**OBJECTIVE**
Collect every line of the records below that contains the string "stem", and copy each such line in full.

**DATA TO USE**
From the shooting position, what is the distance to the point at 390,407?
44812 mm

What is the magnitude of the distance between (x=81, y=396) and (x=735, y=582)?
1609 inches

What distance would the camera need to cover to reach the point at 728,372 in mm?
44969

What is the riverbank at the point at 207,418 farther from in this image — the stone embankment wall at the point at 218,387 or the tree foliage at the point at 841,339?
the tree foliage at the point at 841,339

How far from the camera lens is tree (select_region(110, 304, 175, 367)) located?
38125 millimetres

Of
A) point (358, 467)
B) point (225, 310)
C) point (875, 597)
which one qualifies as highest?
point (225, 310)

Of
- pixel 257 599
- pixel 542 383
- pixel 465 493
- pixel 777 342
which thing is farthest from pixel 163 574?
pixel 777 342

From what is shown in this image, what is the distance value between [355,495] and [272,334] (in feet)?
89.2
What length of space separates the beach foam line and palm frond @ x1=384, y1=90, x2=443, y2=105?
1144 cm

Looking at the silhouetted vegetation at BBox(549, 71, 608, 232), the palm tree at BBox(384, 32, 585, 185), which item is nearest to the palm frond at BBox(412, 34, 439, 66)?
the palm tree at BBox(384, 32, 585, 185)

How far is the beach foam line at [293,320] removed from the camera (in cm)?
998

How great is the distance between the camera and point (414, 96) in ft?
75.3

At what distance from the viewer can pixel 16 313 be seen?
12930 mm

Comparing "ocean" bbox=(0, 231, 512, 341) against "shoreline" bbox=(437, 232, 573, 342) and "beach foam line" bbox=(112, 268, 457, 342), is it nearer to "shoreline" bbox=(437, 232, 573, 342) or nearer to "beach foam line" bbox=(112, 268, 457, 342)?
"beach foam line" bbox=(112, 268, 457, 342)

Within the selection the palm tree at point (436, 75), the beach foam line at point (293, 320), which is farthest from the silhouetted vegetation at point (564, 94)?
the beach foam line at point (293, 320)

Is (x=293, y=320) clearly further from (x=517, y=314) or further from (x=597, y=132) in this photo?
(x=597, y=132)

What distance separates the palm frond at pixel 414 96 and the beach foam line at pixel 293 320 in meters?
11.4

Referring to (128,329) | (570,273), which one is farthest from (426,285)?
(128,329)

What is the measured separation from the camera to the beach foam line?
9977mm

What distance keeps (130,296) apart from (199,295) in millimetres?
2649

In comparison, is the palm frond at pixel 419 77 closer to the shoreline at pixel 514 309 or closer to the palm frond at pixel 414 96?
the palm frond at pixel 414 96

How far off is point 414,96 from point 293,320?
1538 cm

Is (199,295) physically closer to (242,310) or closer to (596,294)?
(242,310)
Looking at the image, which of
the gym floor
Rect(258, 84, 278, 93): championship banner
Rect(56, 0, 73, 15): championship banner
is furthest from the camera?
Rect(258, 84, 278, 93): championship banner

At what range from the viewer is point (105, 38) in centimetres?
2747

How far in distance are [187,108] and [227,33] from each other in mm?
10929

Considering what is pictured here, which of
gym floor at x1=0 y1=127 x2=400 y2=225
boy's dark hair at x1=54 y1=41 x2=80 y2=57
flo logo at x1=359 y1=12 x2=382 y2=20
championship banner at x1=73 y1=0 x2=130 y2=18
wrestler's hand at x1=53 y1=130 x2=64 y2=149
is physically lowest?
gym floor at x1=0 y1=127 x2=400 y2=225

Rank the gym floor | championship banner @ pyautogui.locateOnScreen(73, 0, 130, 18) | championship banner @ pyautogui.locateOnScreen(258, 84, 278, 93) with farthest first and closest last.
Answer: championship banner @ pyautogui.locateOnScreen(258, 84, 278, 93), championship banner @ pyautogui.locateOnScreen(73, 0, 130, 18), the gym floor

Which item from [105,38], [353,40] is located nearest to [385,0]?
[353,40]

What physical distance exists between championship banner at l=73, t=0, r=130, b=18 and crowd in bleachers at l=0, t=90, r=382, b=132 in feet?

==

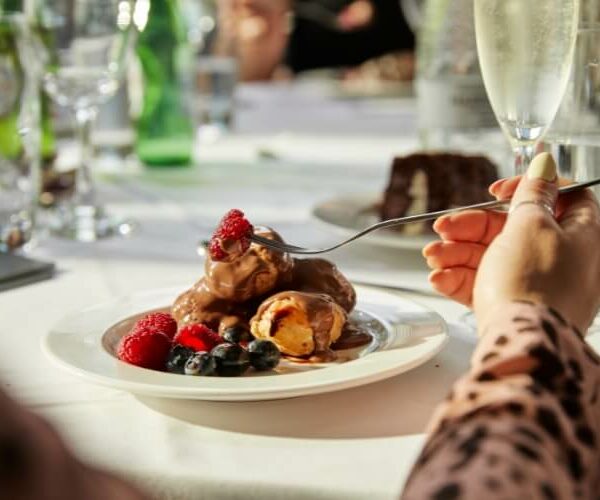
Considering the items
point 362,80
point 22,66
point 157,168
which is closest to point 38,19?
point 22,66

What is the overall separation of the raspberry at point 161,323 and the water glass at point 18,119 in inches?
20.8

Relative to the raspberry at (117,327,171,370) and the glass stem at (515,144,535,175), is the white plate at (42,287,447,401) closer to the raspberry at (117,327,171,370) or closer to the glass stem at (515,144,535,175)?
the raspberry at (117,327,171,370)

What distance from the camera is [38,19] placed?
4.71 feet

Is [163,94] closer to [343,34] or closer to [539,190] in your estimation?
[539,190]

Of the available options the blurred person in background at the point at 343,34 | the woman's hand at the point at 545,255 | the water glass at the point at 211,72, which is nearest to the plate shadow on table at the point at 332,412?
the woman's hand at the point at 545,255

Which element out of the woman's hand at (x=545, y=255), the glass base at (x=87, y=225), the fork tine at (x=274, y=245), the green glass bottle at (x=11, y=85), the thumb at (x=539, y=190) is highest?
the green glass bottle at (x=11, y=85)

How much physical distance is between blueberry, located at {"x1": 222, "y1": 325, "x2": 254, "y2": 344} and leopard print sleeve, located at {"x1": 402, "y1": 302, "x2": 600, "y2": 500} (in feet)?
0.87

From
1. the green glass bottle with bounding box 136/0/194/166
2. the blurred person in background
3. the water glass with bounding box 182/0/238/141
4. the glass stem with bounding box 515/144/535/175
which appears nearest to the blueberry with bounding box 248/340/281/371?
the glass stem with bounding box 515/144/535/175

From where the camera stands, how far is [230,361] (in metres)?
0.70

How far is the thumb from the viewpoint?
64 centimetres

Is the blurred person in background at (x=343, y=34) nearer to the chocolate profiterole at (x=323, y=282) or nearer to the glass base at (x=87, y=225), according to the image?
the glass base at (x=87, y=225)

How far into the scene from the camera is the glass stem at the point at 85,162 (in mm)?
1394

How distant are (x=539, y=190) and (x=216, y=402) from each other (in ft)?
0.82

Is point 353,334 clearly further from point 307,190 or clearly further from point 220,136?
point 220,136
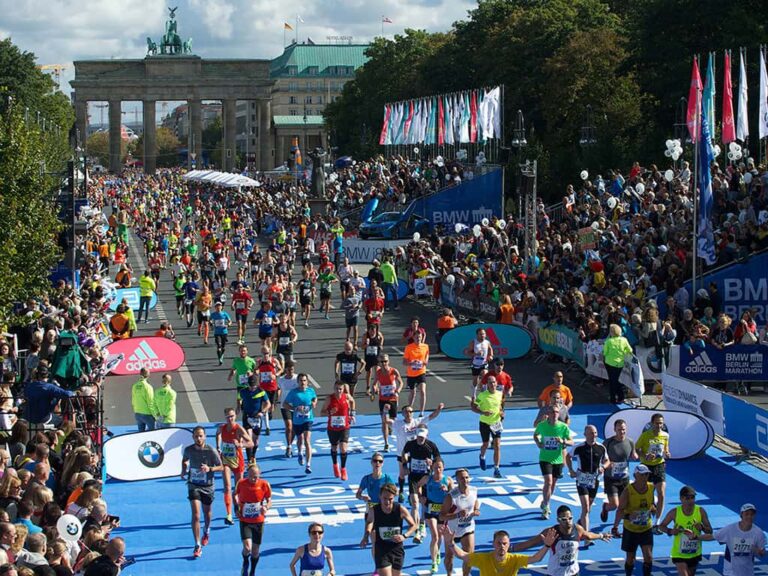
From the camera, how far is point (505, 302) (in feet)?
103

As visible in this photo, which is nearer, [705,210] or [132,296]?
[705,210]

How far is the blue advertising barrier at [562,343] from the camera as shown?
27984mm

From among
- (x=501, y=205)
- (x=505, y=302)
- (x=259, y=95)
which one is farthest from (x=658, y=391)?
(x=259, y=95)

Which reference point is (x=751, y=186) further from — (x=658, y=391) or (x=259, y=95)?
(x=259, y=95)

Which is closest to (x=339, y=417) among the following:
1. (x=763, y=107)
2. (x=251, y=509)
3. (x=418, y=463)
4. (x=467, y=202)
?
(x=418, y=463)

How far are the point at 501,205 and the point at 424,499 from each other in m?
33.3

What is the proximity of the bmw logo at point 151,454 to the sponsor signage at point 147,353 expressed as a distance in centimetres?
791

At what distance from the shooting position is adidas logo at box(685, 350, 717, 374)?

**SOLUTION TO THE EXERCISE**
Relative to the raspberry at (117,327,171,370) and the glass stem at (515,144,535,175), is the white plate at (42,287,447,401) closer to the raspberry at (117,327,171,370) or closer to the glass stem at (515,144,535,175)?
4. the glass stem with bounding box 515/144/535/175
the glass stem with bounding box 515/144/535/175
How far into the scene from the camera is the glass stem at the point at 85,162 (in mm)?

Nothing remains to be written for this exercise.